Santander stagnated its profit in the first quarter of the year due to the new Central Government tax on banks and a worse business result in Brazil and the United States.
The bank won 2,571 million euros, 1% more, but the result would have increased much more, 10%, and would have stood at 2,795 million if it had not had to pay 224 million euros for the lien. However, this payment is annual, so it will not appear again this year.
The bank’s CEO, Héctor Grisi, informed during his first press conference to defend the bank’s management that the entity has already challenged the tax and will not have much more impact on this aspect. He prefers to focus on “the aspects he can manage”.
Business fared worse in Brazil and the United States, two key regions for the group, which contributed to its shares falling 5.9% yesterday. In Brazil, the bank won 469 million euros, 29% less, compared to 300 million in the United States, 51% less.
Beyond the stock market turmoil, the bank was able to avoid the crisis of SVB and Credit Suisse. It is also benefiting from interest rate hikes, to the point that its gross margin, which includes both interest and commissions, increased by 13% and stood at 13,935 million euros.

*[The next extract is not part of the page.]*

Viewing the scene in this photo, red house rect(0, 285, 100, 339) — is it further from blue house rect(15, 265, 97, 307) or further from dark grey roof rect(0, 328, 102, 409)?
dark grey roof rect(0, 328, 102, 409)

Santander continues without informing when it will begin to raise the remuneration of the deposits. The entity, said Grisi, “will adapt to the market”. “We don’t have specific deposit offers, we will see them depending on the behavior of the market”, he insisted.
In January it registered “for seasonal reasons”, deposit outflows for 21,000 million which then recovered in February and March. In Spain the volume of deposits fell by 6.5% in the first quarter in relation to the previous one, up to 301,000 million euros, but it is 7.4% above what was recorded in the first quarter of 2022.
Despite the Credit Suisse crisis, Santander “is seeing an enormous facility to have liquidity”, and as long as there is liquidity it is difficult for banks to want to improve the remuneration of deposits.
Grisi also sent a message of reassurance over the collapses of SVB and Credit Suisse. They are “isolated cases” and “80% of our deposits are guaranteed by the guarantee funds of the different countries”, he said. “We have seen people quite calm.”
In Spain, the attributable profit for the first quarter was 466 million euros, 28% more than in the same period of the previous year. Revenue rose 26%, buoyed by the growth of 700,000 customers, among other things. Deposits grew by 7% to 301 billion, while loans fell by 3%.